It's correct for prometheus to send alerts to both alertmanagers, but I 
suspect you haven't got the alertmanagers clustered together correctly.
See: 
https://prometheus.io/docs/alerting/latest/alertmanager/#high-availability

Make sure you've configured the cluster flags, and check your alertmanager 
container logs for messages relating to clustering or "gossip".

On Tuesday, 28 June 2022 at 16:12:53 UTC+1 [email protected] wrote:

> Hi Brian,
>
> So my previous assumption proved to be correct - it was in fact the 
> alertmanager settings that weren't getting properly applied on the fly. 

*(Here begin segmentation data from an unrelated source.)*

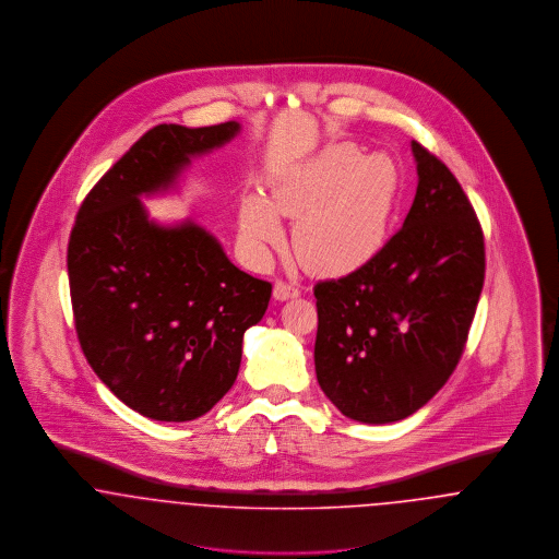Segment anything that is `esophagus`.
I'll return each instance as SVG.
<instances>
[{"mask_svg": "<svg viewBox=\"0 0 559 559\" xmlns=\"http://www.w3.org/2000/svg\"><path fill=\"white\" fill-rule=\"evenodd\" d=\"M297 295H299V289L292 283H287V281H276L274 283V299L285 301V299H293Z\"/></svg>", "mask_w": 559, "mask_h": 559, "instance_id": "1", "label": "esophagus"}]
</instances>
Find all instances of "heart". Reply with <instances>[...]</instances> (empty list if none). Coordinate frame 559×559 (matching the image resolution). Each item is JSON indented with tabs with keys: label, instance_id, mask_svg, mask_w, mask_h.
I'll return each mask as SVG.
<instances>
[{
	"label": "heart",
	"instance_id": "obj_1",
	"mask_svg": "<svg viewBox=\"0 0 559 559\" xmlns=\"http://www.w3.org/2000/svg\"><path fill=\"white\" fill-rule=\"evenodd\" d=\"M400 192L396 160L383 153L362 157L342 144L272 188L266 199L249 194L240 205V230L253 245H278L276 213L297 219L293 249L301 266L342 276L367 266L383 249Z\"/></svg>",
	"mask_w": 559,
	"mask_h": 559
}]
</instances>
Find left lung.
Instances as JSON below:
<instances>
[{"label": "left lung", "instance_id": "8db88e82", "mask_svg": "<svg viewBox=\"0 0 559 559\" xmlns=\"http://www.w3.org/2000/svg\"><path fill=\"white\" fill-rule=\"evenodd\" d=\"M419 185L367 266L314 285L322 392L362 424L400 421L436 396L467 344L484 285L478 215L451 169L413 142Z\"/></svg>", "mask_w": 559, "mask_h": 559}]
</instances>
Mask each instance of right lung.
<instances>
[{
  "label": "right lung",
  "mask_w": 559,
  "mask_h": 559,
  "mask_svg": "<svg viewBox=\"0 0 559 559\" xmlns=\"http://www.w3.org/2000/svg\"><path fill=\"white\" fill-rule=\"evenodd\" d=\"M237 132L235 121L148 130L87 192L69 237L81 349L117 399L157 421H192L224 399L272 285L235 266L201 226L148 222L138 197Z\"/></svg>",
  "instance_id": "add662e5"
}]
</instances>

> Today I ensured they were applied in a guaranteed way & I can see the 
> alerts firing every 6 minutes now, for these settings:
> *    group_wait: 30s*
> *    group_interval: 2m*
> *    repeat_interval: 5m*
>
> Now I'm trying to sort out the fact that the alerts fire twice each time. 

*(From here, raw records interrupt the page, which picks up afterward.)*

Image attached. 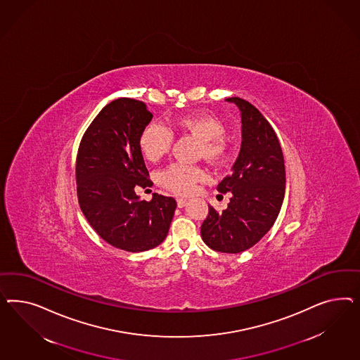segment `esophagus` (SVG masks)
Returning a JSON list of instances; mask_svg holds the SVG:
<instances>
[{
	"mask_svg": "<svg viewBox=\"0 0 360 360\" xmlns=\"http://www.w3.org/2000/svg\"><path fill=\"white\" fill-rule=\"evenodd\" d=\"M176 205H178L179 208L185 207L186 205H187V200L184 199V198H178L176 199Z\"/></svg>",
	"mask_w": 360,
	"mask_h": 360,
	"instance_id": "obj_1",
	"label": "esophagus"
}]
</instances>
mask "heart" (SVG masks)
<instances>
[{"label":"heart","mask_w":360,"mask_h":360,"mask_svg":"<svg viewBox=\"0 0 360 360\" xmlns=\"http://www.w3.org/2000/svg\"><path fill=\"white\" fill-rule=\"evenodd\" d=\"M178 131L188 133L200 140L199 157H203L208 164L218 165L224 160L227 153V145L224 140L226 128L217 116L202 113L188 115L179 117L174 122ZM174 142V134L167 127L153 122L149 124L140 134V149L143 157L157 162L170 152ZM205 178L203 170L196 166L184 164H173L160 173L161 185L176 194H190L198 182Z\"/></svg>","instance_id":"1"}]
</instances>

> We have some form of HA in place, where we spawn 2 pods for the 
> alertmanager & looking at their logs, I can see that each container fires 
> the alert, which explains why I see 2 of them:
>
>
> *prometheus-alertmanager-0 level=debug ts=2022-06-28T14:27:40.121Z 
> caller=notify.go:735 component=dispatcher receiver=pager 
> integration=slack[0] msg="Notify success" 
> attempts=1prometheus-alertmanager-1 level=debug ts=2022-06-28T14:27:40.418Z 
> caller=notify.go:735 component=dispatcher receiver=pager 
> integration=slack[0] msg="Notify success" attempts=1*
>
> Any idea why that is?
>
> Thank you!
> On Monday, 27 June 2022 at 17:20:29 UTC+1 Brian Candler wrote:
>
>> Look at container logs then.
>>
>> Metrics include things like the number of notifications attempted, 
>> succeeded and failed.  Those would be the obvious first place to look.  
>> (For example: is it actually trying to send a mail? if so, is it succeeding 
>> or failing?)
>>
>> Aside: vector(0) and vector(1) are the same for generating alerts. It's 
>> only the presence of a value that triggers an alert, the actual value 
>> itself can be anything.
>>
>> On Monday, 27 June 2022 at 16:28:46 UTC+1 [email protected] wrote:
>>
>>> Ok, added a rule with an expression of *vector(1)*, went live at 12:31, 
>>> when it fired 2 alerts  (?!), but then went completely silent until 15:36, 
>>> when it fired again 2x (so more than 3 h in). The alert has been stuck in 
>>> the *FIRING* state the whole time, as expected.
>>> Unfortunately the logs don't shed any light - there's nothing logged 
>>> aside from the bootstrap logs. It isn't a systemd process - it's run in a 
>>> container & there seems to be just a big executable in there.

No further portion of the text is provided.